Ruhut: Tembak Mati Koruptor Biar KPK Kuat

Jakarta, thetanjungpuratimes.com – Anggota Komisi III DPR Ruhut Sitompul menegaskan Revisi Undang-Undang Nomor 30 Tahun 2002 Tentang Komisi Pemberantasan Korupsi (KPK) harus dengan niat memperkuat. Kalau perlu, kata dia, masukan pasal hukuman mati dalam revisi UU tersebut.
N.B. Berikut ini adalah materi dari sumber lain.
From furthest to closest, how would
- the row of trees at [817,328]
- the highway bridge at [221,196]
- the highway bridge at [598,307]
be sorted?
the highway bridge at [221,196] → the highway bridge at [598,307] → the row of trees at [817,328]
“Tolong jelaskan kepada rakyat, revisi itu di mana memperkuat KPK. Kalau memperkuat KPK, direvisi, kita tambah koruptor ditembak mati, itu baru memperkuat. Tembak mati koruptor biar KPK kuat,” tegas Ruhut saat Rapat Kerja dengan Menkumham Yasonna Laoly di Gedung DPR RI, Jakarta, Rabu (03/02/2016).

Kata Politikus Demokrat itu, rencana Revisi UU KPK yang digulirkan pemerintah melalui Menkumham Yasonna Laoly justru memperlemah KPK. “Kalau sadap, SP3 dan inilah apalah, itu memperlemah,” tuturnya.

Partai Demokrat memberikan sinyal menolak revisi UU KPK. Selain Demokrat, partai lain yang menolak revisi UU tersebut adalah Partai Gerindra.

Wakil Ketua Umum Partai Gerindra Fadli Zon menegaskan, fraksinya menolak revisi Undang-Undang Nomor 30 Tahun 2002, jika ada niat ingin memperlemah lembaga antirasuah tersebut.

“Saya sendiri belum melihat draft itu, sikap fraksi kita tetap menolak karena dapat melemahkan KPK,” kata Fadli.

Sementara, partai pendukung pemerintah, seperti PDIP, PKB, NasDem dan Hanura mendorong revisi UU.